Hibbert’s was a demoralizing stat line for a Pacers team that relies on its size to create mismatches against the Heat.
“That old warrior,” Spoelstra said of Haslem, before correcting himself. “That young warrior. He’s my personal inspiration as a coach. I love looking at his photo in my office. He just has the look of intensity.”
Carelessness, more than anything, doomed the Heat in its last meeting against the Pacers on March 26. The defending back-to-back champs had 19 turnovers in that loss but committed just nine turnovers on Friday. Meanwhile, the Heat forced 16 turnovers, which it converted into 20 points.
“Guys were in a great rhythm and the best thing about tonight is we didn’t force passes to where we turned the ball over, and that was the key,” James said.

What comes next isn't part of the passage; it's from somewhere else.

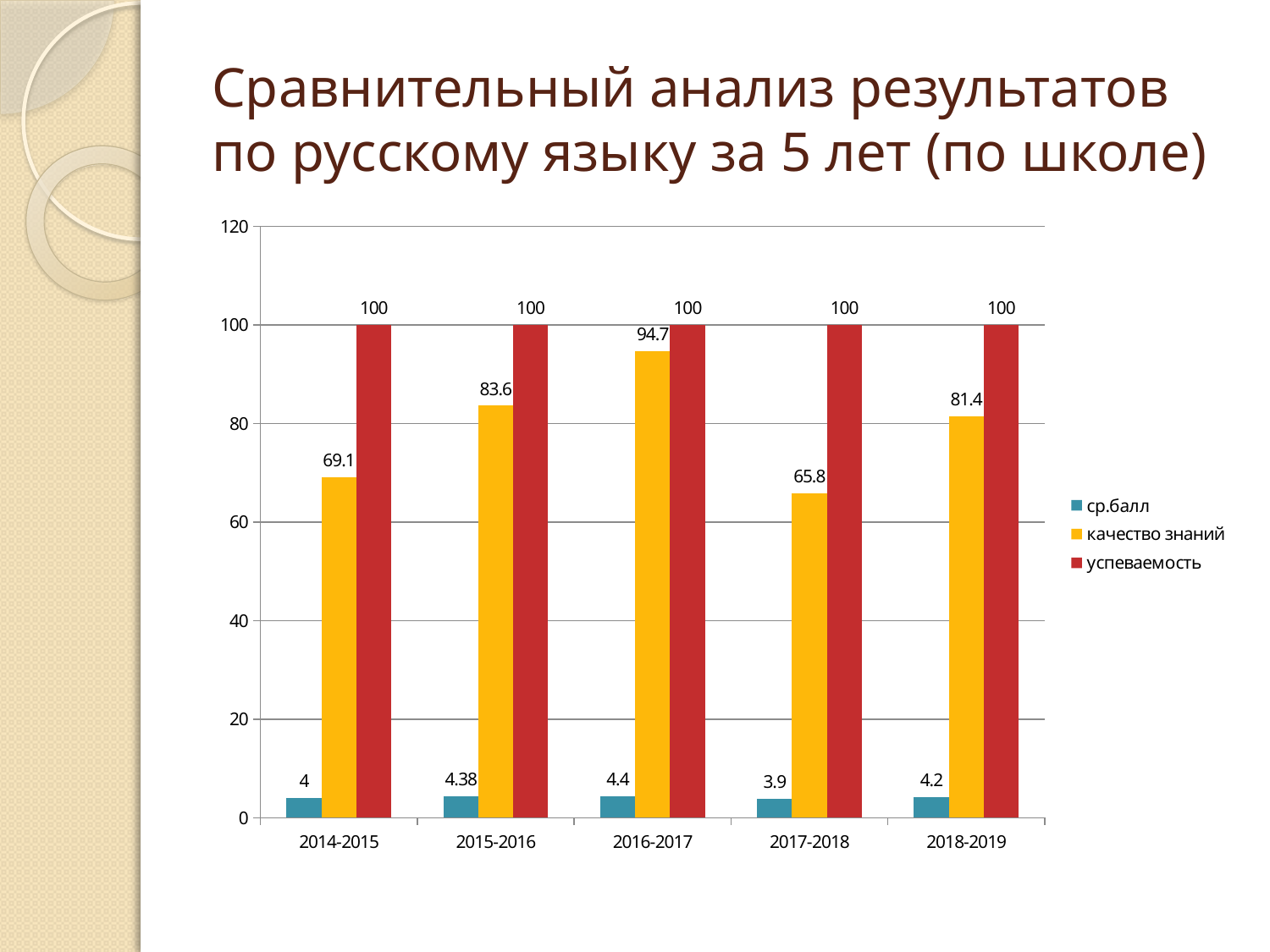
How many years are shown on the x axis? 5 What kind of chart is shown on the slide? bar chart Which year has the lowest value for ср.балл? 2017-2018 What is the value of ср.балл for 2015-2016? 4.38 What is the difference between качество знаний in 2015-2016 and 2014-2015? 14.5 How many series does the legend list? 3 What is the value of успеваемость for 2018-2019? 100 Which series is shown in red in the legend? успеваемость What is the value of качество знаний for 2016-2017? 94.7 Which is larger: качество знаний in 2018-2019 or in 2017-2018? 2018-2019 Is the value of качество знаний for 2017-2018 greater or less than 80? less Which year has the highest value for качество знаний? 2016-2017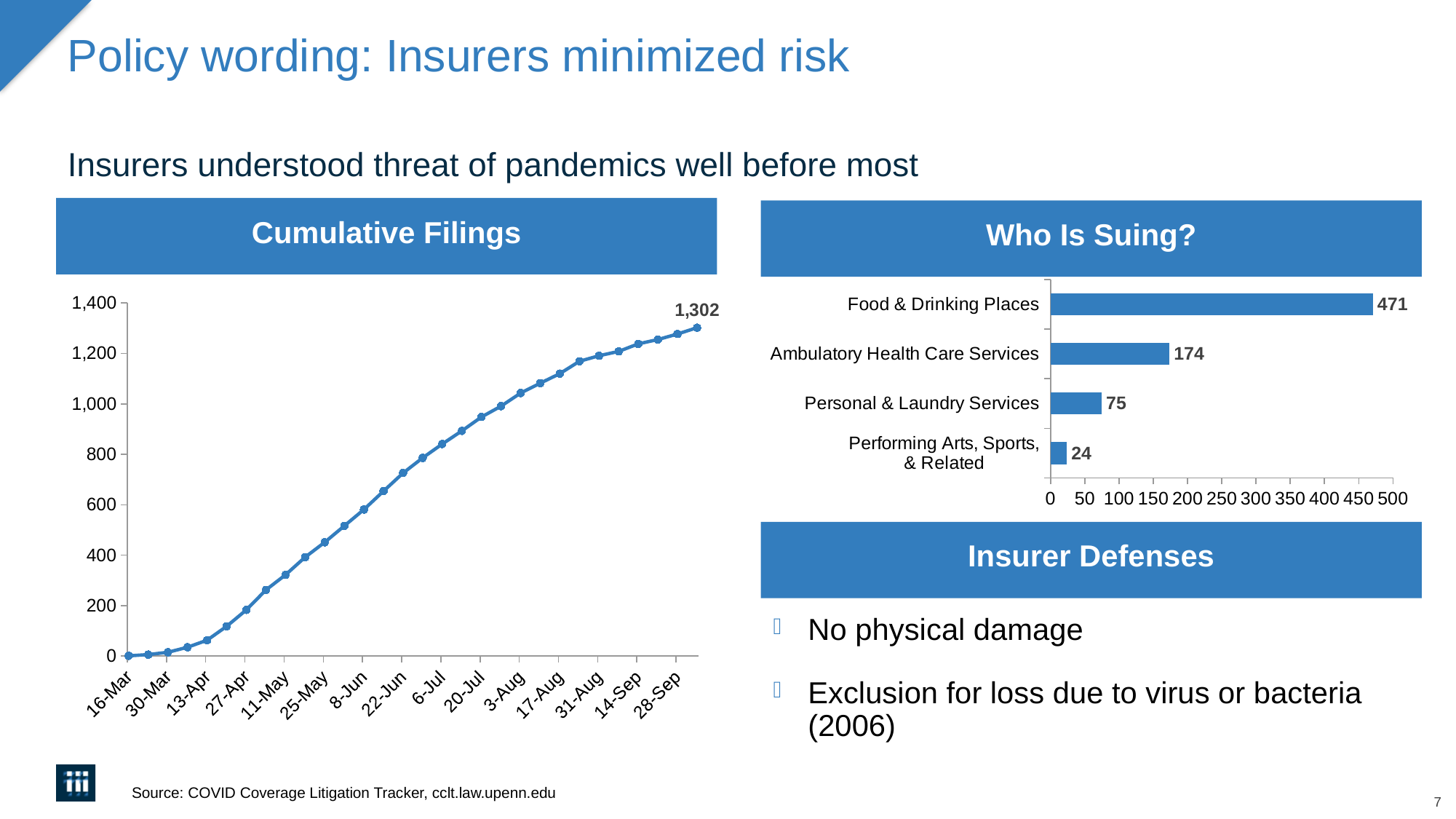
In the Cumulative Filings chart, what is the value labelled at the final data point? 1,302 In the Cumulative Filings chart, is the value at 17-Aug greater or less than 1,000? greater In the Who Is Suing? chart, which category has the highest value? Food & Drinking Places In the Cumulative Filings chart, do the values rise or fall from 16-Mar to 28-Sep? rise In the Who Is Suing? chart, which category has the lowest value? Performing Arts, Sports, & Related How many categories are shown in the Who Is Suing? chart? 4 In the Who Is Suing? chart, what is the value for Ambulatory Health Care Services? 174 In the Cumulative Filings chart, is the value at 11-May greater or less than 400? less In the Who Is Suing? chart, what is the value for Food & Drinking Places? 471 What kind of chart is the Who Is Suing? chart? bar chart What kind of chart is the Cumulative Filings chart? line chart In the Who Is Suing? chart, what is the difference between Food & Drinking Places and Ambulatory Health Care Services? 297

Another key, the Heat went 22 of 28 from the free-throw line, which offset eight three pointers by Indiana. The Heat was 6 of 16 from distance.
Heat guard Mario Chalmers began the second half with one of those three-pointers to give the Heat a 48-42 lead and free throws by James and a fast-break layup by Toney Douglas put the Heat ahead by 10 points. Miami went on to run off 16-straight points to begin the third quarter.

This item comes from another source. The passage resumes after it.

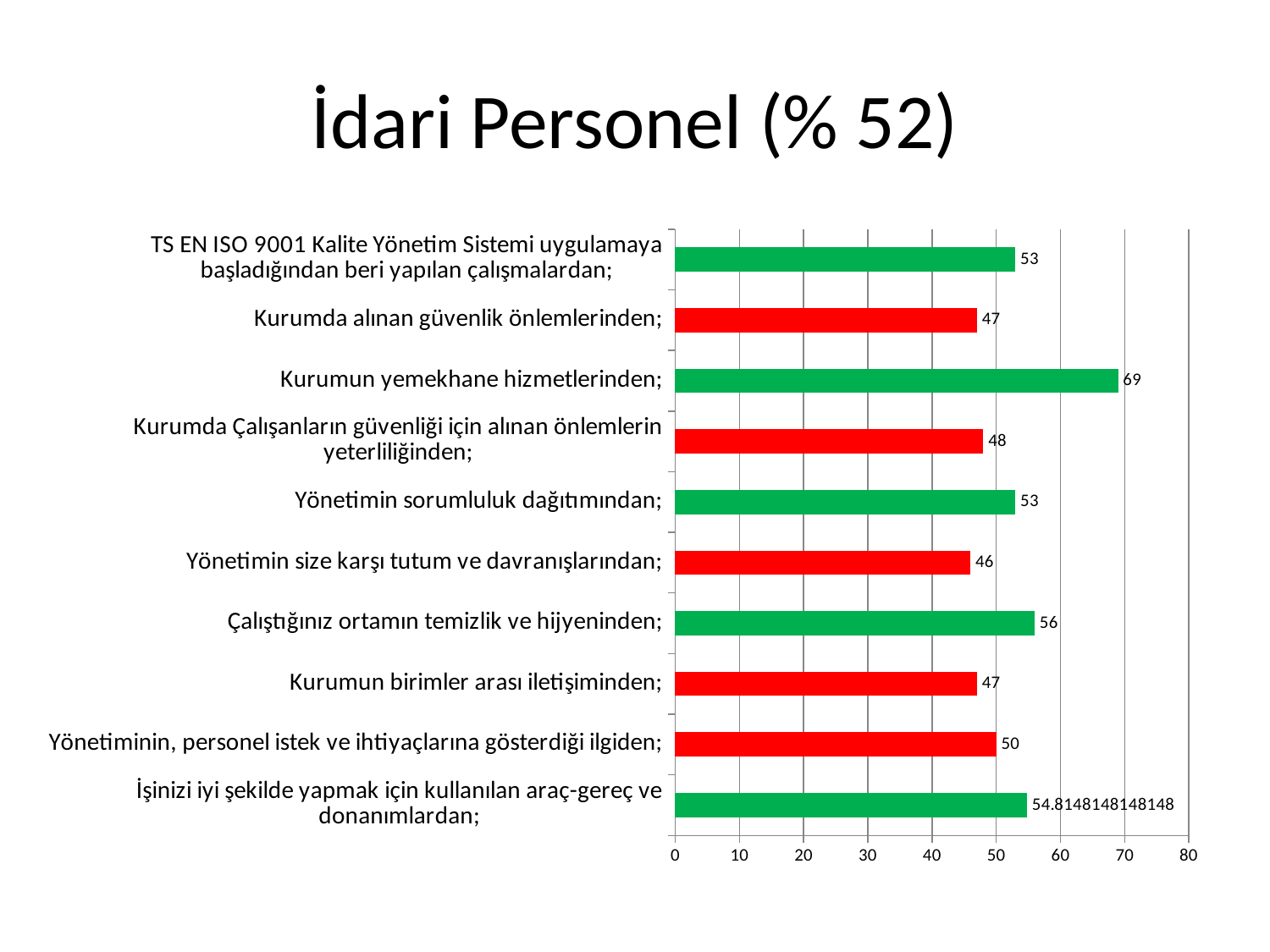
Which category has the lowest value? Yönetimin size karşı tutum ve davranışlarından How many categories are shown in the chart? 10 What is the title of the slide? İdari Personel (% 52) What is the difference between the values for "Kurumun yemekhane hizmetlerinden" and "Yönetimin size karşı tutum ve davranışlarından"? 23 Which category has the highest value? Kurumun yemekhane hizmetlerinden Is the value for "Kurumun yemekhane hizmetlerinden" greater or less than 60? greater Which is larger: the value for "Çalıştığınız ortamın temizlik ve hijyeninden" or the value for "Kurumun birimler arası iletişiminden"? Çalıştığınız ortamın temizlik ve hijyeninden What kind of chart is shown on the slide? bar chart What is the value for "Yönetimin size karşı tutum ve davranışlarından"? 46 What is the value for "Çalıştığınız ortamın temizlik ve hijyeninden"? 56 What is the value for "Kurumun yemekhane hizmetlerinden"? 69 What is the value for "İşinizi iyi şekilde yapmak için kullanılan araç-gereç ve donanımlardan"? 54.8148148148148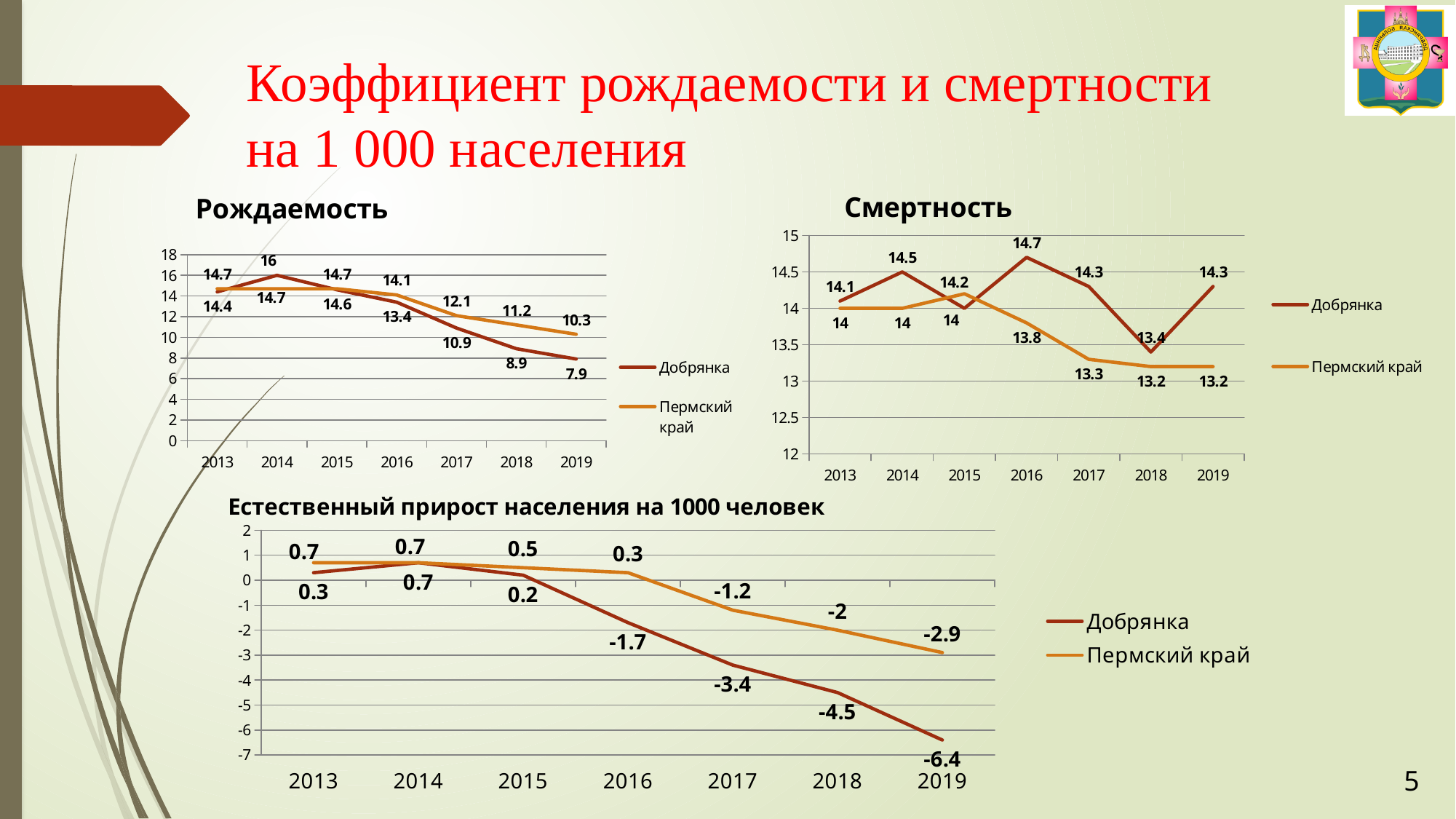
In the Рождаемость chart, in which year is the Добрянка value highest? 2014 In the Естественный прирост населения на 1000 человек chart, what is the value for Пермский край in 2018? -2 In the Естественный прирост населения на 1000 человек chart, what is the value for Добрянка in 2019? -6.4 In the Смертность chart, in which year is the Добрянка value lowest? 2018 What type of chart is the Естественный прирост населения на 1000 человек chart? Line chart In the Смертность chart, what is the value for Пермский край in 2017? 13.3 In the Рождаемость chart, what is the value for Добрянка in 2014? 16 In the Рождаемость chart, what is the value for Пермский край in 2019? 10.3 In the Естественный прирост населения на 1000 человек chart, how many years are shown on the x axis? 7 In the Рождаемость chart, what is the difference between Пермский край and Добрянка in 2019? 2.4 In the Смертность chart, which series has the larger value in 2019, Добрянка or Пермский край? Добрянка In the Смертность chart, what is the value for Добрянка in 2016? 14.7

“That was a residual of how we were playing in the first half,” Spoelstra said. “Our defense was on point with the deflections and rotations…It was about as consistent to our identity as we have had for a while for 48 minutes.”
The Heat led by as man as 23 points in the third quarter, but relaxed a little too early. A 12-0 run by the Pacers spanning the third and fourth quarters cut the Heat’s lead to nine points, but a silly technical foul by Pacers reserve Evan Turner, a midseason addition from the Philadelphia 76ers, put Ray Allen at the line, and the Heat turned the mental lapse into a three-point swing. Following Allen’s free throw, Chalmers found Haslem inside for a dunk.
It was a brilliant game by Chalmers just when the Heat needed it. He finished with 13 points, going 6 of 14 from the field, to go along with five rebounds, five assists and two steals.
Following the Chalmers’ assist to Haslem and two more free throws by Allen, Chalmers scored on a running bank shot to put the Heat back ahead by 16 points. He then stole a pass in transition moments later and finished the sequence with a cutting assist to Rashard Lewis, who finished with a dunk.
In less than two minutes of game time, the Heat doubled the score and effectively put the Pacers to bed.
Of course, there was still time for a little extracurricular fun in the paint. Haslem went chest-to-chest with Pacers forward David West before officials separated the two. The confrontation brought the crowd to its feet, with most of the patrons in the lower bowl pointing at West to back off the Heat’s emotional leader.
With 3:21 left, James took care of it when he isolated West one-on-one and, knowing West had five fouls, drove hard on the Pacers’ forward to force West over the foul limit. The strategy worked and James forcefully gave the universal sign for ejection after West committed his sixth foul.
With the arena at full throat, James screamed, “Get him out of here,” and the decibel level roared louder. West sprinted off the court and took a seat on the end of the bench near the same spot his teammates watched Game 7 of the East finals last June.
West finished with 18 points and Paul George led the Pacers with 22 points.
Haslem set the Heat’s all-time record for offensive rebounds in the first half. Haslem is already the team’s all-time leader in defensive rebounds and total rebounds. Alonzo Mourning held the previous team record for offensive rebounds (1,505).